The last two posts were about the integration of Dell’s EqualLogic arrays with VMware vSphere, but I don’t want to neglect the Windows & Hyper-V friends out there, because an EqualLogic is also an ideal backend storage for a Hyper-V environment or maybe you just want to use direct SAN access for your backup software.
To be able to connect your Windows hosts redundant to an EqualLogic SAN, you need at least two physical NICs connected to your iSCSI SAN/network.
You also need an account for support.equallogic.com where you can download the latest Dell EqualLogic Host Integration Tools.
Then you need to make sure the Windows feature “Multipath I/O” is installed. The Dell tools will provide their own module for the Device Specific Module (DSM) framework, which comes along with the Multipath I/O feature.
Once this is done, you can install the HIT Software, what is pretty much just next next finish.
The HIT software will automatically configure the MPIO service properly and will in addition start the Microsoft iSCSI Initiator which will be used to connect to the EqualLogic SAN.
After that make sure the EqualLogic HCM service is running, in case it’s not you may need another reboot.
CAUTION: In case you are going to connect a volume with a VMFS datastore to a backup server, make sure to disable the auto mount feature to prevent Windows from re-signaturing the volume. For example Veeam by default will disable auto mount as soon as the console/proxy role is installed.
Then you can launch the Microsoft iSCSI Initiator where you can add the EqualLogic SAN Group IP.
Sorry for the Geman OS, but you should be able to recognize the corresponding tabs and buttons in you English OS.

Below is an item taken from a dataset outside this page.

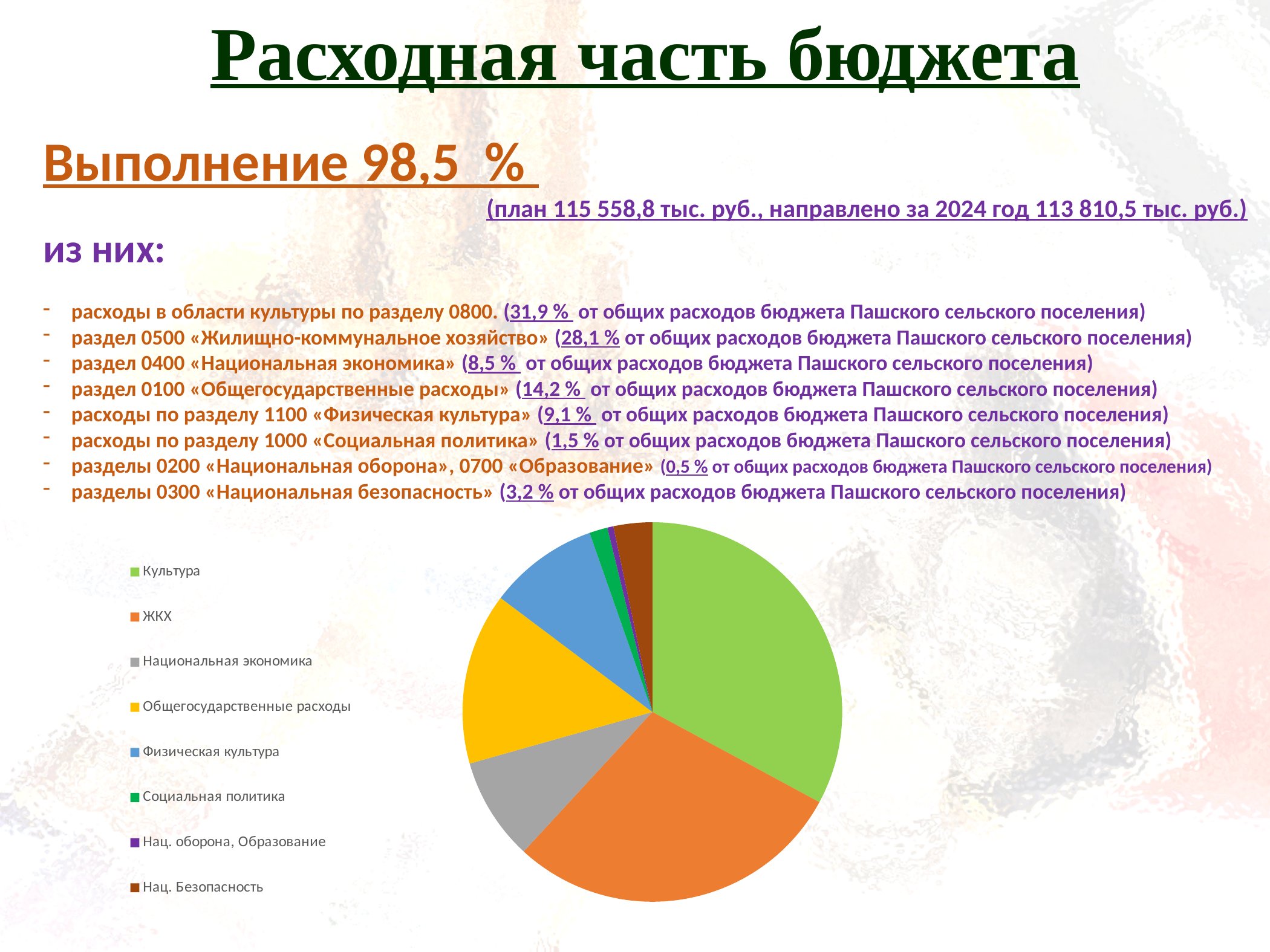
How many categories does the legend of the pie chart list? 8 According to the slide, what share of total budget expenditure does Нац. Безопасность (раздел 0300) account for? 3,2 % Which slice is larger in the pie chart: Нац. Безопасность or Социальная политика? Нац. Безопасность Which category has the smallest slice of the pie chart? Нац. оборона, Образование What colour is the Культура slice in the pie chart? green What colour is the ЖКХ slice in the pie chart? orange According to the slide, what share of total budget expenditure does Культура (раздел 0800) account for? 31,9 % Which slice is larger in the pie chart: Культура or ЖКХ? Культура Which category has the largest slice of the pie chart? Культура What kind of chart is shown on the slide? pie chart According to the slide, what share of total budget expenditure does ЖКХ (раздел 0500) account for? 28,1 % Which slice is larger in the pie chart: Общегосударственные расходы or Физическая культура? Общегосударственные расходы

The iSCSI initiator will discover all volumes with appropriate access configurations. Maybe you need to hit the “connect” button to establish a connection to the volume(s).
If you haven’t already prepared the volume access, you should make sure to provide your application hosts with sufficient access rights. This can be done for example for the whole iSCSI network or just specific IQNs.
Then you can switch over to the “Dell EqualLogic MPIO” tab to take a look at the iSCSI sessions.
As you can see, you end up with 4 paths in total for each individual volume. The host is logged into all available iSCSI interfaces on two EqualLogic arrays (4 iSCSI target interfaces in total).
You can also check the discovered disk within the device manager. All volumes should be recognized as “EQLOGIC … Multi-Path Disk Device”
The properties tab of these devices will display the all available paths as well as the default MPIO policy (least queue depth).
To edit or review the multipathing configuration you can launch the Remote Setup Wizard or the Auto-Snapshot Manager.
In case the EHCM service is not running, the MPIO console will tell you so. As you can see, here you can manage failover/path selection policies. By default (like on vSphere) the path selection is based on the least queue depth.
You can also use the ASM to take a look at the IOPS, throughput or multipath statistics.
But that’s by far not all the ASM provides on features. As the name states this tools supports you when you want to create application consistent snapshots, smart copies of virtual machine, etc. but this would be too much for this post.
For more detailed instructions for example Failover Clusters check out the “hit-user-guide.pdf” which comes with the installation of the HIT software.